## [Segmento do documento]
Acórdão do Tribunal da Relação do Porto
Processo:
76/11.5TTPRT.P2
Nº Convencional: JTRP000
Relator: PAULA LEAL DE CARVALHO
Descritores: ACÓRDÃO DE FIXAÇÃO DE JURISPRUDÊNCIA
DECLARAÇÃO DE INSOLVÊNCIA
EXTINÇÃO DA INSTÂNCIA
PLURALIDADE DE RÉUS
Nº do Documento: RP2014110376/11.5TTPRT.P2
Data do Acordão: 11/03/2014
Votação: UNANIMIDADE
Texto Integral: S
Privacidade: 1
Meio Processual: APELAÇÃO
Decisão: PROVIDO
Indicações Eventuais: 4ª SECÇÃO (SOCIAL)
Área Temática: .
Sumário: I - A decisão (acórdão da Relação) transitada em julgado que decide no sentido de que a mera declaração de insolvência da Ré não determina a extinção da instância por inutilidade da mesma tem força de caso julgado formal, a isso não obstando o Acórdão do STJ, uniformizador de jurisprudência, nº 1/2014, transitado em julgado e publicado em Diário da República (de 25.02.2014) apenas em data posterior àquela decisão (de 17.06.2013).
II - A declaração de insolvência de uma das Rés não acarreta a extinção da instância por inutilidade da mesma em relação à outra das Rés (que não foi declarada insolvente) contra a qual foram reclamados créditos com fundamento em alegada transmissão de estabelecimento.
Reclamações:
Decisão Texto Integral: Procº nº 76/11.5TTPRT.P2
Relator: Paula Leal de Carvalho (Reg. nº 753)
Adjuntos: Des. Maria José Costa Pinto
Des. João Nunes

Acordam na Secção Social do Tribunal da Relação do Porto:

I. Relatório

B…, C…, D… e E…, vieram intentar a presente ação declarativa de condenação, com processo comum, contra “F…, Ldª” e “G…, Ldª”, pedindo que as rés sejam condenadas a reconhecerem como jurídico-laboral a relação estabelecida com os autores e em consequência sejam as mesmas condenadas, solidariamente, a pagar-lhes:
- ao 1º autor, as quantias de €7.200,00 e de €1.525,00;
- ao 2º autor, as quantias de €9.600,00 e de €1.525,00;
- ao 3º autor as quantias de €16.000,00 e de €925,00;
- à 4ª autora, as quantias de €6.750,00 e de €995,00,
correspondendo as primeiras quantias a remunerações de férias, a subsídios de férias e de Natal não pagos, e as segundas quantias à retribuição do mês de Julho de 2010.

## [Tarefas]
A – Quem foi a relatora do acórdão?
B – Atualize o acórdão, a partir de "Área Temática: ." e terminando em "transmissão de estabelecimento.", trocando "extinção da instância" por "extinção do processo".
C – Prossiga o acórdão a partir do ponto em que termina.
A listagem não tem qualquer relação com o acórdão.

## [Extrato de dados]
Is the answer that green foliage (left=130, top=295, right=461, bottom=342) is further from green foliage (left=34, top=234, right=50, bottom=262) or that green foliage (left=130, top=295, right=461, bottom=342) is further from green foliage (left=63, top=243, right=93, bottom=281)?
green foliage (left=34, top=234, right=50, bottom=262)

## [Respostas]
A – Paula Leal de Carvalho.

B –
Área Temática: .
Sumário: I - A decisão (acórdão da Relação) transitada em julgado que decide no sentido de que a mera declaração de insolvência da Ré não determina a extinção do processo por inutilidade da mesma tem força de caso julgado formal, a isso não obstando o Acórdão do STJ, uniformizador de jurisprudência, nº 1/2014, transitado em julgado e publicado em Diário da República (de 25.02.2014) apenas em data posterior àquela decisão (de 17.06.2013).
II - A declaração de insolvência de uma das Rés não acarreta a extinção do processo por inutilidade da mesma em relação à outra das Rés (que não foi declarada insolvente) contra a qual foram reclamados créditos com fundamento em alegada transmissão de estabelecimento.

C –
Alegaram em síntese que através de contratos ajustados sucessivamente, a 1ª Ré contratou os Autores para sob a sua autoridade, lhe prestarem atividade como técnicos de som (1º autor e 4ª autora), luz (3º autor) e palco (2º autor). A 1ª Ré exigiu a outorga de contratos de prestação de serviços, mas o cumprimento das funções caracteriza a relação como laboral. Em Outubro de 2010, a 1ª Ré, através de contrato cujo conteúdo os autores desconhecem, transmitiu à 2ª Ré todo o universo da logística do estabelecimento de teatro ou casa de espetáculos ou unidade de realização de atividades de índole cultural, incluindo todo o acervo e a sua unidade funcionante para o espetáculo que a 2ª Ré encetou então, pelo que a 2ª Ré sucedeu à 1ª em todos os vínculos contratuais detidos pelos autores. Aos autores não foi prestada qualquer informação sobre os motivos da transmissão, suas consequências jurídicas, económicas ou sociais, tendo apenas sido anunciado que a 2ª Ré passaria a ser a entidade processadora de remunerações. Aos Autores nunca foram abonados férias e respetivo subsídio nem subsídio de Natal. A 1ª Ré não pagou aos AA. total ou parcialmente, a retribuição de Julho de 2010 e apenas pagou dois dias de trabalho em Setembro de 2010.

As RR contestaram:
- A Ré F…, Ldª, alegando que os contratos celebrados são de prestação de serviços e pugnando por isso pela improcedência dos pedidos.
- A Ré G…, Ldª, invocando a inexistência de transmissão de estabelecimento da 1ª Ré para si, invocando que os Autores foram por si contratados em Setembro de 2010 mas a título de trabalho independente, concluindo a final pela sua absolvição do pedido.

Tendo tomado conhecimento da insolvência da 1ª Ré “F…”, os Autores vieram requerer a notificação do Administrador de Insolvência, o qual, notificado, informou que a 1ª Ré foi declarada insolvente por sentença datada de 15.4.2011, correndo o respetivo processo pelo 4º Juízo do Tribunal de Comércio de Lisboa, sob o nº 387/11.0TYLSB e que os presentes autos não têm qualquer efeito útil, não devendo prosseguir, porquanto qualquer sentença condenatória eventualmente proferida será inexequível, por força do artigo 88º do CIRE, sendo que qualquer credor que pretenda ver os seus créditos reconhecidos, deverá reclamá-los no processo de insolvência através de ação autónoma, ao abrigo do artigo 146º do CIRE, uma vez que o prazo estabelecido no artigo 128º do CIRE já terminou. Requereu pois que fosse mandado arquivar o processo por inutilidade superveniente da lide.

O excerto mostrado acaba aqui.